[FEATURE] Narwhals migration for dataframe-agnostic codebase #658

FBruzzesi · 2024-05-07T11:17:02Z

Description

Creating this issue to keep track of which classes/function could benefit from adopting Narwhals.

Class/Function/Module	Status	Related	Notes
`preprocessing.ColumnDropper`	✅	Solved in #655
`preprocessing.ColumnSelector`	✅	Solved in #659
`preprocessing.PandasTypeSelector`	✅	Solved in #670	Consider creating another class `TypeSelector` and deprecate this one
`common.TrainOnlyTransformerMixin`	🔲		Uses specific pandas hashing functionality. I wonder how crucial is to hash the index as well. If it's not we could just use `.to_numpy()` and hash the array data?
`model_selection.TimeGapSplit`	✅	Solved in #668
`model_selection.GroupedTimeSeriesSplit`	🔲		Related to #605
`projections.InformationFilter`	✅	Solved in commit
`meta.RegressionOutlierDetector`	✅	Solved in #665
`meta.hierarchical_predictor.py`	✅	Solved in #667
`meta.grouped_transformer.py`	✅	Solved in #667
`meta.grouped_predictor.py`	✅	Solved in #667
`linear_models._FairClassifier`	✅	Solved in #669
`pandas_utils.py`	🚧	Partially #661	(*)
`datasets.py`	🚫		It would require `read_csv` function

Personally I would wait to have at least preprocessing.pandastransformers.py entire migration before bumping to v0.9.0.

cc @MarcoGorelli @anopsy

(*) Regarding `pandas_utils`

Changing log_step to narwhals is fairly easy (~4 lines of code), however as this decorator is supposed to work for any function that operates on pandas, doing so would limit its functionality. It could be reasonable to add another one which although restricted to narwhals methods, it can interoperate with all its compatible dataframes.

Legend

✅ Done
🚧 WIP
🔲 Not Started
🚫 Won't do

The text was updated successfully, but these errors were encountered:

anopsy · 2024-05-07T11:33:53Z

I'm on it

MarcoGorelli · 2024-05-07T12:04:45Z

Thanks for making this tracker!

I think grouping shouldn't be an issue, there's an example of that here: https://narwhals-dev.github.io/narwhals/basics/dataframe/#example-2-group-by-and-mean

If I remember correctly, TimeGapSplit relies on index alignment, so that one may need a bit more discussion

DeaMariaLeon · 2024-05-08T11:13:50Z

Before this (nice) tracker was opened, I was taking a look at using Narwhals on _FairClassifier per Marco's suggestion. So, I guess I should change that?
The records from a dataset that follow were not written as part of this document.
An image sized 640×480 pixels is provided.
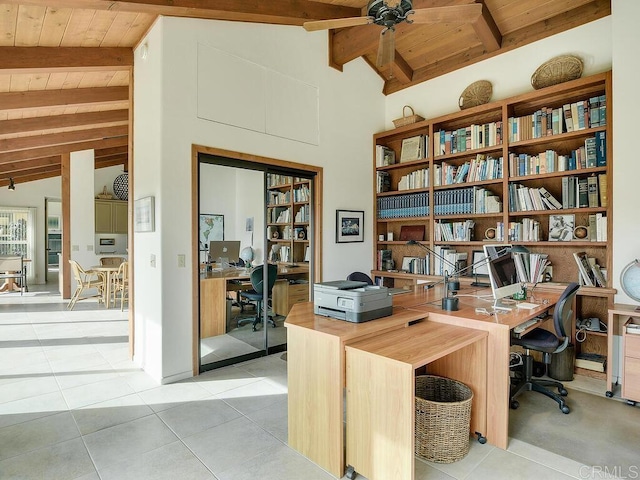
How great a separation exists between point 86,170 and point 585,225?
8.97m

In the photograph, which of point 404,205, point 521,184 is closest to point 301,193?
point 404,205

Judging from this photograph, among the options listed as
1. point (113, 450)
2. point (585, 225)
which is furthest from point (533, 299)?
point (113, 450)

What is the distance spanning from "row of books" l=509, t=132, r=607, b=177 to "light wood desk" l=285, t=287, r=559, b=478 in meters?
1.83

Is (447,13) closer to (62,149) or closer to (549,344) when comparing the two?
(549,344)

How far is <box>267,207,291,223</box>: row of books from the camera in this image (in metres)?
4.21

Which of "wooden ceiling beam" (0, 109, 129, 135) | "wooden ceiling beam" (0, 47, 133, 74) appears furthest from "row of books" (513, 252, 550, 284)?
"wooden ceiling beam" (0, 109, 129, 135)

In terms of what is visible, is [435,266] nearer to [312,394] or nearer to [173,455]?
[312,394]

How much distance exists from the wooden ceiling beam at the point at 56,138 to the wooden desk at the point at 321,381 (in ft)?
19.3

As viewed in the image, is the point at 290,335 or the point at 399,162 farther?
the point at 399,162

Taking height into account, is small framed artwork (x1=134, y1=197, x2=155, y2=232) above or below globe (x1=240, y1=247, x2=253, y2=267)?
above

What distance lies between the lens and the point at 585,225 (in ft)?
12.2

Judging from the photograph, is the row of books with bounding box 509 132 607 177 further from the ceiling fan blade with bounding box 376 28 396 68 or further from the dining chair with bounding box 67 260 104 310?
the dining chair with bounding box 67 260 104 310

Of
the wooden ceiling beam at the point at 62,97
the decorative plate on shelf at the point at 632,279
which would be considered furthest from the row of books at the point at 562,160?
the wooden ceiling beam at the point at 62,97

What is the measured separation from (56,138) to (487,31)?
6.63m
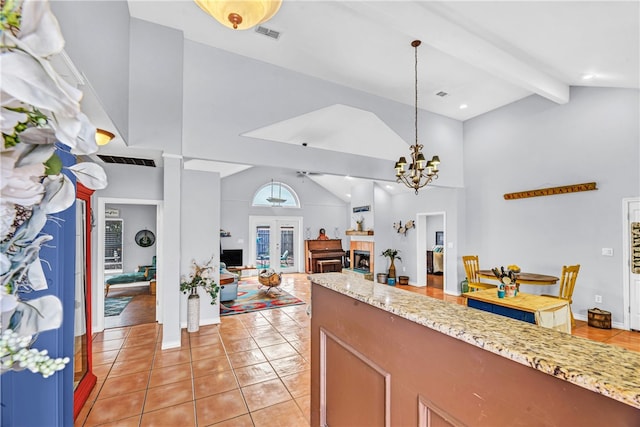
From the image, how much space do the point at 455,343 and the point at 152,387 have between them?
3080mm

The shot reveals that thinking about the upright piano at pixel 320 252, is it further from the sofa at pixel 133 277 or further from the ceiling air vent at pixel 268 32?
the ceiling air vent at pixel 268 32

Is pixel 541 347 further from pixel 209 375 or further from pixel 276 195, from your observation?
pixel 276 195

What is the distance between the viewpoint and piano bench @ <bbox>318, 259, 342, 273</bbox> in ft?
33.0

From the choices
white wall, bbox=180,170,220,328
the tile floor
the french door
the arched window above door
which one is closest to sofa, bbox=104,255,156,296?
the tile floor

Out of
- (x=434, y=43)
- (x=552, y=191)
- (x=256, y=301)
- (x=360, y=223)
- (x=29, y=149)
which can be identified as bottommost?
(x=256, y=301)

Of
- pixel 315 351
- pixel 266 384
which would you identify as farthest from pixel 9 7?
pixel 266 384

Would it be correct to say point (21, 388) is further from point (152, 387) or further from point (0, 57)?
point (152, 387)

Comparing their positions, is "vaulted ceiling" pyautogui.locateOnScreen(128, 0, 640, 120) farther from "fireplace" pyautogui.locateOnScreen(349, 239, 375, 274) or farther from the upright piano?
the upright piano

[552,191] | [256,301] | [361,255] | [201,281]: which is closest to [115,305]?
[201,281]

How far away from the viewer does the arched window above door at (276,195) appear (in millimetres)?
10047

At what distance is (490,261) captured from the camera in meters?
6.37

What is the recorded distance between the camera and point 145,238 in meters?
8.13

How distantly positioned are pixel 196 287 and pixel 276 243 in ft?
18.1

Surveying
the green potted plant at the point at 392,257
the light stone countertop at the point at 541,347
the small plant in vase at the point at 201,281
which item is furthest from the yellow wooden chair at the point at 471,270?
the light stone countertop at the point at 541,347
Also, I'm trying to run the tests but I'm having issues installing what's needed. Specifically, pystest is complaining becausecvxpyis not installed. That can't be installed because "Could not build wheels for osqp". I believe there is an issue with the macs with M1/M2. Where can I ask about it? (I don't find a better place than here, sorry)..
Friendly ping to @FBruzzesi, just in case. :-)

FBruzzesi · 2024-05-08T11:27:23Z

Hey @DeaMariaLeon, thanks for the ping. I forgot to add _FairClassifier to the list 🙈 Let me fix that in a moment.
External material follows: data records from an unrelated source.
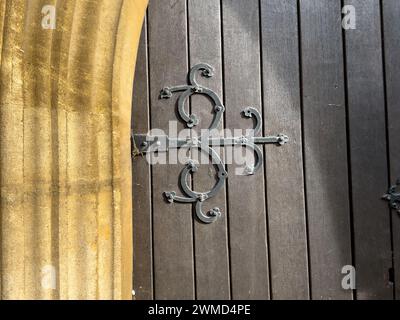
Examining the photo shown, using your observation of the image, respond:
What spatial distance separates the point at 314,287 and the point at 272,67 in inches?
25.8

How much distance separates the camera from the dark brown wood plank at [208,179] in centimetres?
109

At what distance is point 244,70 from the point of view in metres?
1.10

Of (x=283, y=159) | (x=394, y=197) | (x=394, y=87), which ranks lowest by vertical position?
(x=394, y=197)

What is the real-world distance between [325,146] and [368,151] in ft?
0.41

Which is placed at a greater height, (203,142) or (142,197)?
(203,142)

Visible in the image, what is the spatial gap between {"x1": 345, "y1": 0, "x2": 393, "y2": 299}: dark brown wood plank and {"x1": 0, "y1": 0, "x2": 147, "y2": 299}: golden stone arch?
2.18 feet

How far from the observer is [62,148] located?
926 mm

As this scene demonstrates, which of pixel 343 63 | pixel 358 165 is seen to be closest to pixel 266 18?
pixel 343 63

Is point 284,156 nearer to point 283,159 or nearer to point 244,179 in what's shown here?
point 283,159

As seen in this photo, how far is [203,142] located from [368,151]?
481 mm

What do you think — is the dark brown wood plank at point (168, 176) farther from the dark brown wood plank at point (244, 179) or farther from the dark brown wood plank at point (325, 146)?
the dark brown wood plank at point (325, 146)

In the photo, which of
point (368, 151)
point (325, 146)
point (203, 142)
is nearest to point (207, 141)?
point (203, 142)

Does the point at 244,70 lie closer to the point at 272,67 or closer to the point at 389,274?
the point at 272,67

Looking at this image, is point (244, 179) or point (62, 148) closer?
point (62, 148)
Regarding cvxpy, I tried to do a quick search, but couldn't find related material. Maybe osqp build from source guide could help. Keep me posted on that 😇

koaning · 2024-05-08T12:22:16Z

One thing about that FairClassifier ... there may be a solid reason to consider porting that over to fairlearn at some point. The thinking here is that while scikit-lego is a cool place for somewhat experimental and fun components ... fairness might be a more serious topic so it might be a better home for our fairness tools. No formal decision has ever been made regarding this but it was something that was always in the back of people's mind.

DeaMariaLeon · 2024-05-08T13:33:58Z

I'll leave FairClassifier for later then. What I noticed is that check_X_y must be kept, as it checks that X is not a sparse matrix (IIUC). The implementation gets more complicated..
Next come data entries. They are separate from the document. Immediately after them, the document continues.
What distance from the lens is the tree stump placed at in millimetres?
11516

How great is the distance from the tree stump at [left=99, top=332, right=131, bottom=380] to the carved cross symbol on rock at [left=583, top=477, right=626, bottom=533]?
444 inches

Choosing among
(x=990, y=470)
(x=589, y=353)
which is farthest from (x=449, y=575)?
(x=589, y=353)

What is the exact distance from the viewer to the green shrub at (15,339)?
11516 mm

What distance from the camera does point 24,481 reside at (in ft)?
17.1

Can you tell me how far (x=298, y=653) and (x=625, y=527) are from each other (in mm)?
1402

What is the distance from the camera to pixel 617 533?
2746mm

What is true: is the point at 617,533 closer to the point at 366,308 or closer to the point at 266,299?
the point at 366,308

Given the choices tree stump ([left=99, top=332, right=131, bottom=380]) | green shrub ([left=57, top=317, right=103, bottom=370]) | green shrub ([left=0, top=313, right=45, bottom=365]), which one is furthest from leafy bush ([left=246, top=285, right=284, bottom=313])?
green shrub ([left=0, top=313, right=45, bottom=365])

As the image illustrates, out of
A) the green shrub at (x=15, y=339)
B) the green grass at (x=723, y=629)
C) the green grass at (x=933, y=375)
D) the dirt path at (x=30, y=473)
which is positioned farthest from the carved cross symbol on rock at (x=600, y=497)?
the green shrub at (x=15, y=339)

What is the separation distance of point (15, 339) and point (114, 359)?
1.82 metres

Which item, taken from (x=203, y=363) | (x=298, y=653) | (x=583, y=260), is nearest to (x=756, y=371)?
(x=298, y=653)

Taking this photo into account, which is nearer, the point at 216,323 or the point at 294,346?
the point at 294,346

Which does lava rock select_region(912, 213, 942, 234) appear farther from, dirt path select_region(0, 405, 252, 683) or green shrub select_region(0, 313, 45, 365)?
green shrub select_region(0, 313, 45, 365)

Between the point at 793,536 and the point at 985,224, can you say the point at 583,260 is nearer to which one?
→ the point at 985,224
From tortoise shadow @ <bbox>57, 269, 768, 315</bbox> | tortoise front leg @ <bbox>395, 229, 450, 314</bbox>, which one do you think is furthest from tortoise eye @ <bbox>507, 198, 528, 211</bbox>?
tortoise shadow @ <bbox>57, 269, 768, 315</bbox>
Regarding cvxpy, thanks for the help @FBruzzesi. Everything is installed now... But when running pytest, there are 14 errors. I wonder if I should ignore that (Running tests removing my changes):

ERROR tests/test_meta/test_subjective_classifier.py::test_posterior_computation[classes0-prior0-cfm0-0.973]
ERROR tests/test_meta/test_subjective_classifier.py::test_posterior_computation[classes1-prior1-cfm1-0.973]
ERROR tests/test_meta/test_subjective_classifier.py::test_posterior_computation[classes2-prior2-cfm2-0.973]
ERROR tests/test_meta/test_subjective_classifier.py::test_posterior_computation[classes3-prior3-cfm3-0.985]
ERROR tests/test_meta/test_subjective_classifier.py::test_posterior_computation[classes4-prior4-cfm4-1.0]
ERROR tests/test_meta/test_subjective_classifier.py::test_posterior_computation[classes5-prior5-cfm5-0.2]
ERROR tests/test_meta/test_subjective_classifier.py::test_posterior_computation[classes6-prior6-cfm6-0.1]
ERROR tests/test_meta/test_subjective_classifier.py::test_posterior_computation[classes7-prior7-cfm7-0.696]
ERROR tests/test_meta/test_subjective_classifier.py::test_predict_proba[predict_proba-expected_probas0]
ERROR tests/test_meta/test_subjective_classifier.py::test_predict_proba[confusion_matrix-expected_probas1]
ERROR tests/test_meta/test_subjective_classifier.py::test_predict_proba[both-expected_probas2]
ERROR tests/test_preprocessing/test_outlier_remover.py::test_no_outliers
ERROR tests/test_preprocessing/test_outlier_remover.py::test_remove_outlier
ERROR tests/test_preprocessing/test_outlier_remover.py::test_do_not_refit

DeaMariaLeon · 2024-05-08T14:05:46Z

Maybe we should write which function we are working on, so we don't overlap?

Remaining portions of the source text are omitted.